W niedzielę został powołany sztab kryzysowy, który zdecydował o zamknięciu miejskiego basenu i odcięciu dostaw wody do ogródków działkowych. Wielu mieszkańców Sochaczewa przez cały weekend nie mogło zrobić prania, ani się umyć. Portal e-sochaczew.pl zwraca uwagę na to, że w takich warunkach nie można sobie nawet zrobić herbaty, ale przy 30 stopniach brak dostępu do gorących napojów to już najmniejszy problem, bo może się ich po prostu odechciewa.

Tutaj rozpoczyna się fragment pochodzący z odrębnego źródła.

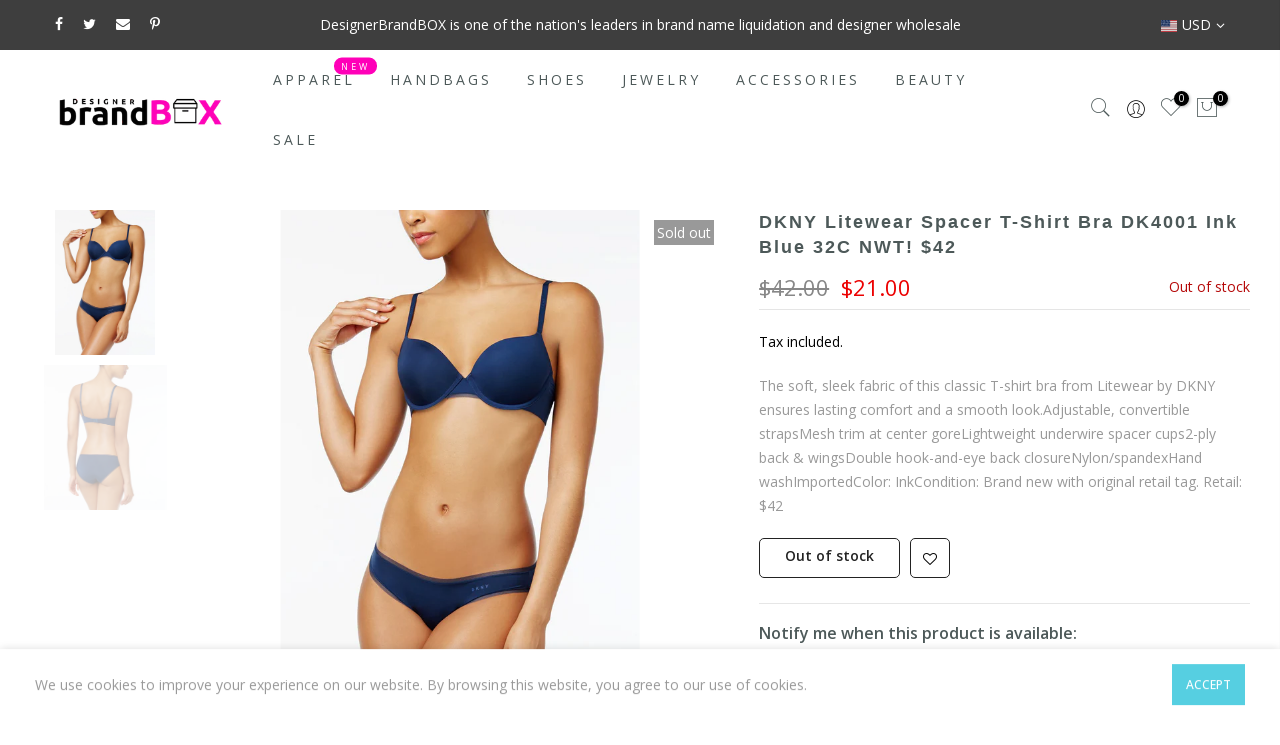

--- FILE ---
content_type: text/html; charset=utf-8
request_url: https://designerbrandbox.com/products/dkny-litewear-spacer-t-shirt-bra-dk4001-ink-blue-32c-nwt-42/?view=js_ppr
body_size: -232
content:
<script type="application/json" id="ModelJson-_ppr">[]</script><script type="application/json" id="NTsettingspr__ppr">{ "related_id":false, "recently_viewed":false, "ProductID":2004693155902, "PrHandle":"dkny-litewear-spacer-t-shirt-bra-dk4001-ink-blue-32c-nwt-42", "cat_handle":null, "scrolltop":null,"ThreeSixty":false,"hashtag":"none", "access_token":"none", "username":"none"}</script>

Również w innych miejscach kraju samorządy apelują, o to, by oszczędzać wodę. Niezalecane jest szczególnie podlewanie trawników, ogródków i upraw oraz mycie samochodów.
Co dalej? Dobrych informacji na razie nie ma. Fala upałów rozpanoszyła się w tej części Europy na dobre. Nie ma prognoz wskazujących na radykalny spadek temperatur, a lato zaczyna się dopiero za dziesięć dni. Rolnicy już szacują straty w uprawach zbóż i rzepaku. Plony mają być nawet gorsze niż w rekordowo złym 2018 r., co oznaczać będzie wyższe ceny żywności. Według Instytutu Upraw, Nawożenia i Gleboznawstwa w Puławach stan suszy rolniczej występuje już w ośmiu województwach, głównie w centralnej i północnej części kraju.